EXERCISE: Return the data that follows exactly. Include every line.

DATA SECTION:
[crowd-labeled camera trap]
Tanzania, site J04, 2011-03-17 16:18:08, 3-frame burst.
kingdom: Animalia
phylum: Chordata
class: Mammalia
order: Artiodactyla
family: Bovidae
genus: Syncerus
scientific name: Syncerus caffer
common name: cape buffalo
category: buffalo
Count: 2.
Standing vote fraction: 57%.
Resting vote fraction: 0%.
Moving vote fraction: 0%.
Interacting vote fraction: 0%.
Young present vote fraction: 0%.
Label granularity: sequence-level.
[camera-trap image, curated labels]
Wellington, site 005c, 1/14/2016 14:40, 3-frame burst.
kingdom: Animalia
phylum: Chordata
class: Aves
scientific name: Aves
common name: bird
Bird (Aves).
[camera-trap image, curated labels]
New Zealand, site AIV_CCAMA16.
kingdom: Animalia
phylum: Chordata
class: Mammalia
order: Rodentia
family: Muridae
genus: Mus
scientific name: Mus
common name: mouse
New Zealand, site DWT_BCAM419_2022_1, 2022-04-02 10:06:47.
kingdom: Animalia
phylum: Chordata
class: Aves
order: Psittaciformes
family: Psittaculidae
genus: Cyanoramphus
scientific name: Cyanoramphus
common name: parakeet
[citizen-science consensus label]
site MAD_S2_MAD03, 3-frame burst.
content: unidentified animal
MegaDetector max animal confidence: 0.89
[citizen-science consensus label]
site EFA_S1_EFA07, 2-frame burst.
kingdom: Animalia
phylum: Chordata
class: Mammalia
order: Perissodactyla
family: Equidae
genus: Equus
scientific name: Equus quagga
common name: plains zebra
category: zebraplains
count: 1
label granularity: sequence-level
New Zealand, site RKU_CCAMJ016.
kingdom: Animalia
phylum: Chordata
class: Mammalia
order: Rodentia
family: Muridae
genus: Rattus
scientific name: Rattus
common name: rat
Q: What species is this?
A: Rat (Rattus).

RESULT OF THIS EXERCISE:
[crowd-labeled camera trap]
Tanzania, site J04, 2011-03-17 16:18:08, 3-frame burst.
kingdom: Animalia
phylum: Chordata
class: Mammalia
order: Artiodactyla
family: Bovidae
genus: Syncerus
scientific name: Syncerus caffer
common name: cape buffalo
category: buffalo
Count: 2.
Standing vote fraction: 57%.
Resting vote fraction: 0%.
Moving vote fraction: 0%.
Interacting vote fraction: 0%.
Young present vote fraction: 0%.
Label granularity: sequence-level.
[camera-trap image, curated labels]
Wellington, site 005c, 1/14/2016 14:40, 3-frame burst.
kingdom: Animalia
phylum: Chordata
class: Aves
scientific name: Aves
common name: bird
Bird (Aves).
[camera-trap image, curated labels]
New Zealand, site AIV_CCAMA16.
kingdom: Animalia
phylum: Chordata
class: Mammalia
order: Rodentia
family: Muridae
genus: Mus
scientific name: Mus
common name: mouse
New Zealand, site DWT_BCAM419_2022_1, 2022-04-02 10:06:47.
kingdom: Animalia
phylum: Chordata
class: Aves
order: Psittaciformes
family: Psittaculidae
genus: Cyanoramphus
scientific name: Cyanoramphus
common name: parakeet
[citizen-science consensus label]
site MAD_S2_MAD03, 3-frame burst.
content: unidentified animal
MegaDetector max animal confidence: 0.89
[citizen-science consensus label]
site EFA_S1_EFA07, 2-frame burst.
kingdom: Animalia
phylum: Chordata
class: Mammalia
order: Perissodactyla
family: Equidae
genus: Equus
scientific name: Equus quagga
common name: plains zebra
category: zebraplains
count: 1
label granularity: sequence-level
New Zealand, site RKU_CCAMJ016.
kingdom: Animalia
phylum: Chordata
class: Mammalia
order: Rodentia
family: Muridae
genus: Rattus
scientific name: Rattus
common name: rat
Q: What species is this?
A: Rat (Rattus).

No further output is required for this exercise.